Question

Pulling the string on a bow back with a force of 29.0 lb, an archer prepares to shoot an arrow.If the archer pulls in the center of the string, and the angle between the two halves is 128 degrees , what is the tension in the string?

Answer 1

Answer:

The tension in the string 33.08 lb.

Explanation:

Step 1

Consider the forces acting where the arrow is held. The string has a tension T on both sides of the arrow inclined 64 degrees to the horizontal.

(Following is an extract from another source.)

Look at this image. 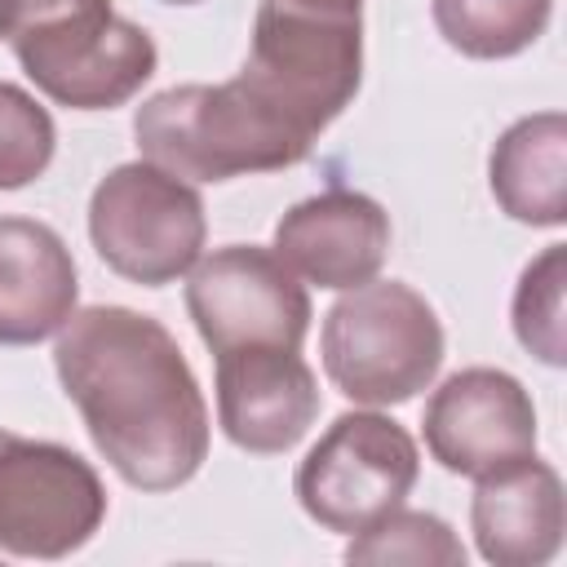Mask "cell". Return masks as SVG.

The sum of all the forces in the x-directions is:

∑F_x = T cos(Ф₁) + T cos(Ф₂)

Since Ф₁ = Ф₂ = 64°, the sum of all the forces in the x-direction will be

∑F_x = 2T cos(64°)

The sum of all the forces in the y-directions is:

∑F_y = T sin(Ф₁) + T sin(Ф₂)  

Since Ф₁ = Ф₂ = 64°, the sum of all the forces in the y-direction will be

∑F_y = T sin(64°) - T sin(64°)

         = 0

Step 2:

The tension in the string:

The net force acting at the midpoint is 29.0 lb

Thus,

F_net = ∑F_x

F_net = 2T cos(64°)

29.0 = 2T cos(64°)

⇒ T = 29.0 / (2 cos(64°))

    T = 33.08 lb

Therefore, the tension in the string 33.08 lb.